We are excited about the next 10 weeks and the time when baby comes. We pray every day for his safe arrival and easy birth at home. By the way, we don’t have a name yet. We’re talking about it though. 🙂
I’m a little behind in my reflection of 2012 I guess. I saw this survey a couple of days ago and thought about my answers. Kerry and I were asking each other what our best memory of 2012 was, but it was hard to come up with a big monumental moment or memory. Instead, it was the memories that were built and the lessons learned in the small moments and corners of our lives this past year. The way God revealed Himself to us in moments of despair, feeling lost and scared. But here is my attempt to answer the “best of 2012” list.
The best recipe you couldn’t not make again?
Crazy Chicken. When I first tried this recipe I thought for sure the boys wouldn’t like it, but they ate it up and ask for it regularly. They love it!
The best book you couldn’t put down?

• PROBLEM 1: Based on the post reflecting on 2012, decide whether each statement agrees with it: (a) the baby already has a name, (b) the boys ask for Crazy Chicken regularly, (c) a big monumental memory of 2012 was easy to name. Answer yes or no for each and quote the deciding words.
• PROBLEM 2: Pick up the post reflecting on 2012 after its final line and keep writing.
The records that come next are taken from a separate source and have no connection to the post above.

(Dataset entries)

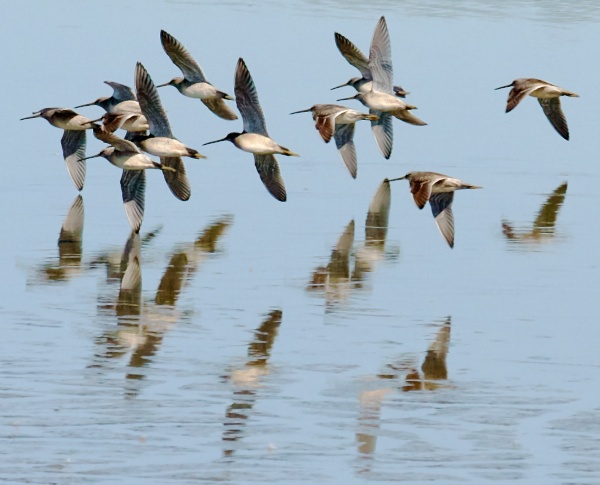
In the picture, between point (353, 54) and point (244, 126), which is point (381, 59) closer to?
point (353, 54)

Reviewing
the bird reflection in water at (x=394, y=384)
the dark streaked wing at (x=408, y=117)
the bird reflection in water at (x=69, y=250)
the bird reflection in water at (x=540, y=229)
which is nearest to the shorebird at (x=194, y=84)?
the dark streaked wing at (x=408, y=117)

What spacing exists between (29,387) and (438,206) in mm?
5592

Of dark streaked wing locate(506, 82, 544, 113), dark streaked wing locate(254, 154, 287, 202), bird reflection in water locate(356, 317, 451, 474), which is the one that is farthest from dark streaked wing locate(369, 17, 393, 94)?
bird reflection in water locate(356, 317, 451, 474)

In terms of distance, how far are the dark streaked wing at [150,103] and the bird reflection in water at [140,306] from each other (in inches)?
48.7

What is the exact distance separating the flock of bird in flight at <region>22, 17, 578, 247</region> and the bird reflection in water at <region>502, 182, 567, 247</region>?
640mm

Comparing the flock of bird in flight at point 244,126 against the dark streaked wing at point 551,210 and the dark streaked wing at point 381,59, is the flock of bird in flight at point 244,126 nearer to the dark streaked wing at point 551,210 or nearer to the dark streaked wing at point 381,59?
the dark streaked wing at point 381,59

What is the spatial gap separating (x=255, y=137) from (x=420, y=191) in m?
2.01

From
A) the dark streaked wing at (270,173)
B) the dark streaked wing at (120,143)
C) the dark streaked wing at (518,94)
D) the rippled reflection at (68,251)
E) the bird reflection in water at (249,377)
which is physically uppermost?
the dark streaked wing at (518,94)

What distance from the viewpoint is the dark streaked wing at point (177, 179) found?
50.2 ft

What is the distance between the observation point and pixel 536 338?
1068cm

• ANSWER SPACE 1:
(a) No: "By the way, we don’t have a name yet."
(b) Yes: "they ate it up and ask for it regularly."
(c) No: "it was hard to come up with a big monumental moment or memory."

• ANSWER SPACE 2:
1000 Gifts by Ann Voskamp I rarely re-read books, but this is one I’m picking up again as the New Year starts and am reading again. I am also doing the devotional and would love to start the small group study in our church this spring.
Baby Catcher by Peggy Vincent. I’ve read this book before, in fact several times, but I delight in reliving the stories of this midwife and she shares her experiences and the lessons she’s learned.
The best song that you just couldn’t get out of your head?
Redeemed by Big Daddy Weave. I get lost in this song.
The jeans that fit best? (It’s paramount never to wear pants that hurt…)
I don’t wear jeans very often. So I’m going to go with my maternity jeans right now. I’d really rather wear a skirt.
The tool/gizmo/idea that worked best?
I have totally enjoyed my Kindle fire but to be honest, the thing I’ve enjoyed the most since we’ve moved is the pull out cutting board in my kitchen. One of my favorite things ever.
The risk that returned best? (It’s why angels always say it first: “Do not be afraid.” You never start living until you stop fearing.)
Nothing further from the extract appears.